Honestly, it's not a style I am familiar with either, I've never seen a commercial version and that was the first I brewed.

Pretty much the only reason I brewed the mild was to get enough healthy yeast for an oatmeal stout but I think I enjoyed the mild more.


----------



## Donske (18/7/13)

Hmmm, can't seem to edit my post.

I meant to say thanks for the feedback, I share a bit of my beer but it's difficult to get unbiased opinions from mates.


----------



## waggastew (18/7/13)

Fat Bastard said:


> Next up was Waggastew from Wauchope's West Coast IPA.
> 
> Waggastew thoughtfully provided the recipe with this, so I had some idea of what went into the production of this beer.
> 
> ...


Thanks for the kind comments FB! Feedback is very valuable as this recipe is constantly changing.

Recipe is here


----------



## dashippers (19/7/13)

Thanks again for the feedback FB. You spurred me to do some more research into my process and I've definitely found some ideas of things I can tweak. I had a previous beer which had the same astringent "bite" to it which I was mistakenly blaming on something else.

Great to have another set of taste buds across the beer to give perspective. I'm also going to start tasting each batch with a beer score sheet in front of me, should help me structure my thoughts on what I've made!

########################################

Task requirements:
- a) Which beer styles are named in the homebrewing forum thread?
- b) Answer these questions about the homebrewing forum thread:
(i) What was the mild brewed to provide enough of?
(ii) From whom does Donske say it is difficult to get unbiased opinions?
(iii) What will dashippers have in front of them when tasting each batch?

Data entries:
########################################

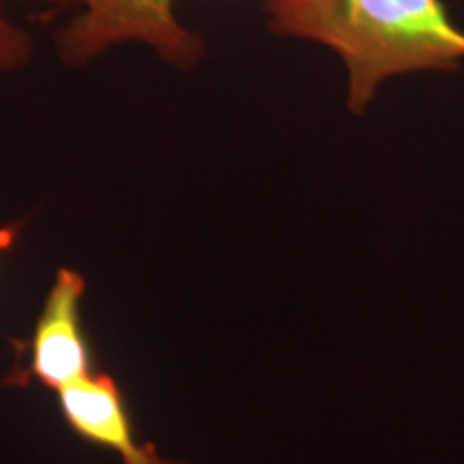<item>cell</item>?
Listing matches in <instances>:
<instances>
[{"label":"cell","mask_w":464,"mask_h":464,"mask_svg":"<svg viewBox=\"0 0 464 464\" xmlns=\"http://www.w3.org/2000/svg\"><path fill=\"white\" fill-rule=\"evenodd\" d=\"M269 28L338 52L348 69V108L362 114L382 80L456 72L464 33L440 0H269Z\"/></svg>","instance_id":"cell-1"},{"label":"cell","mask_w":464,"mask_h":464,"mask_svg":"<svg viewBox=\"0 0 464 464\" xmlns=\"http://www.w3.org/2000/svg\"><path fill=\"white\" fill-rule=\"evenodd\" d=\"M84 295V276L61 266L31 338L14 342L17 353L24 355V362L17 363L14 372L5 376V385L28 387L39 382L58 392L97 372L95 348L91 344L82 318Z\"/></svg>","instance_id":"cell-2"},{"label":"cell","mask_w":464,"mask_h":464,"mask_svg":"<svg viewBox=\"0 0 464 464\" xmlns=\"http://www.w3.org/2000/svg\"><path fill=\"white\" fill-rule=\"evenodd\" d=\"M84 14L61 34L69 63H84L112 44L144 42L166 61L189 67L202 54L194 33L174 20L172 0H82Z\"/></svg>","instance_id":"cell-3"},{"label":"cell","mask_w":464,"mask_h":464,"mask_svg":"<svg viewBox=\"0 0 464 464\" xmlns=\"http://www.w3.org/2000/svg\"><path fill=\"white\" fill-rule=\"evenodd\" d=\"M63 421L75 437L95 448L114 451L123 464H149L155 445H140L130 402L112 374L92 372L56 392Z\"/></svg>","instance_id":"cell-4"},{"label":"cell","mask_w":464,"mask_h":464,"mask_svg":"<svg viewBox=\"0 0 464 464\" xmlns=\"http://www.w3.org/2000/svg\"><path fill=\"white\" fill-rule=\"evenodd\" d=\"M22 228H24V222H15L0 228V258L15 247V243L22 235Z\"/></svg>","instance_id":"cell-5"},{"label":"cell","mask_w":464,"mask_h":464,"mask_svg":"<svg viewBox=\"0 0 464 464\" xmlns=\"http://www.w3.org/2000/svg\"><path fill=\"white\" fill-rule=\"evenodd\" d=\"M149 464H185V462L170 460V458H161V456L158 454V450H155V454H153V458H150Z\"/></svg>","instance_id":"cell-6"}]
</instances>
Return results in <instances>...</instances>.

########################################

Per-task answers:
- a)
Mild
Oatmeal stout
West Coast IPA

- b)
(i) Healthy yeast for an oatmeal stout
(ii) Mates
(iii) A beer score sheet